Webster's defines vulnerable as "capable of being physically or emotionally wounded". While being physically wounded can happen at anytime to anyone, it's the emotional vulnerability that a person in recovery is especially easy to succumb to.
Everyday we are learning new things about ourselves and how to live a life of peace. Outside stimuli can make this especially rough. We have good days and bad days just like everyone else, but we have been wounded so deeply by what we put ourselves and others through that it takes a lot to open up.

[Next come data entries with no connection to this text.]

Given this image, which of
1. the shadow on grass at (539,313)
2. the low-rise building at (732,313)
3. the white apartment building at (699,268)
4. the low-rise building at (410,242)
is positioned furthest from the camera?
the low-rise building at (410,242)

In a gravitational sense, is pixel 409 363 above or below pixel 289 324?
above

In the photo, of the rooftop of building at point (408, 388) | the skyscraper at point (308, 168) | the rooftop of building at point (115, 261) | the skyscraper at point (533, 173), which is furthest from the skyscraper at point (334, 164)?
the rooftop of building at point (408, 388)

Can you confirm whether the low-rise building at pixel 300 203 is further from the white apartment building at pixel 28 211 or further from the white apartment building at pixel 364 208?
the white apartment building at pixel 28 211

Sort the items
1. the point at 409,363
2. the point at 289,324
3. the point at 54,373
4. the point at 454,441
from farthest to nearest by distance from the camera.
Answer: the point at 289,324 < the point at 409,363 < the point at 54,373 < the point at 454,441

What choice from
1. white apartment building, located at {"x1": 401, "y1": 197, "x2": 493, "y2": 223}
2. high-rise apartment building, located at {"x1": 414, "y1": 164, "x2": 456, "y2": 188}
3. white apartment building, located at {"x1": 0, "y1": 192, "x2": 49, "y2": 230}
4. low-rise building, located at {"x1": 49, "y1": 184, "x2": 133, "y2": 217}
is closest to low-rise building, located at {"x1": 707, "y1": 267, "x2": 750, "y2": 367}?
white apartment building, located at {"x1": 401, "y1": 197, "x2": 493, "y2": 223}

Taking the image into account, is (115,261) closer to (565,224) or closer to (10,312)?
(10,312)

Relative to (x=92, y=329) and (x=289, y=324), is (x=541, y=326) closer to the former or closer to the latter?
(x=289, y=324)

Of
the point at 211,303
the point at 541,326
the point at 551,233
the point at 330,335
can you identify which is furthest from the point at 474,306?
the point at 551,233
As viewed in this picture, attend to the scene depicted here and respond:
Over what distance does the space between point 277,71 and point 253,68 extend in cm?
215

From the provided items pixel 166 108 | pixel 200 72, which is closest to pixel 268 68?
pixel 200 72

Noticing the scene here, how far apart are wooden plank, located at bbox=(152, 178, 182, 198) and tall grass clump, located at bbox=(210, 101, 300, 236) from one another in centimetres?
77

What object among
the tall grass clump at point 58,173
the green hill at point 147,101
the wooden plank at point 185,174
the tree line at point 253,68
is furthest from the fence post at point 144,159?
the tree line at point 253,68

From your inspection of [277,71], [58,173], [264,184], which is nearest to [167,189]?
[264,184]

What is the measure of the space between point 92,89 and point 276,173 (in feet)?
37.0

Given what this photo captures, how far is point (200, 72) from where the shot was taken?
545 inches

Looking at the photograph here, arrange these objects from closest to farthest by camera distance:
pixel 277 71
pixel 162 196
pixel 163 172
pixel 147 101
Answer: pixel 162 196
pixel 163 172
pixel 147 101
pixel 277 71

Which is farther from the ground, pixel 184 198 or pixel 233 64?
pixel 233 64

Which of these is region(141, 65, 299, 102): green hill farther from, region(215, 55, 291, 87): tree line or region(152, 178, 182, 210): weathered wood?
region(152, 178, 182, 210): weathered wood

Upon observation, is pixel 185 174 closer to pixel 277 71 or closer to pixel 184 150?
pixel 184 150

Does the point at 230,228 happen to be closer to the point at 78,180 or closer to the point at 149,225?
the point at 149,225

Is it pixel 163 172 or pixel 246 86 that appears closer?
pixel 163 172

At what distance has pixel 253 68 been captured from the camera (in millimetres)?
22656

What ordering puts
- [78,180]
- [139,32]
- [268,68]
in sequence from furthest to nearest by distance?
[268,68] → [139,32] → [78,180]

Being vulnerable is not a sign of weakness. We may think this because it can leave us unguarded for more pain and suffering, which ultimately leads us back down a dark path we are trying to avoid. Having walls built up to protect ourselves is a normal reaction to early recovery. Finding an outlet is essential, most of us attend meetings for this purpose.
Sharing your thoughts and feelings with others can be intimidating. Trying to be open about your feelings with loved ones is tough, because you don't know how they will process what you are trying to say. We learn by going to meetings with people who are also in recovery and this makes us feel safe and understood.
Friends and family will worry about you everyday and that is understandable. What they want more than anything is for us to find that peace within ourselves and continue making the right decisions. If you are not comfortable sharing your thoughts and emotions, just check in with them from time to time to assure them you are ok. Eventually there will come a time where you are ready to share with family.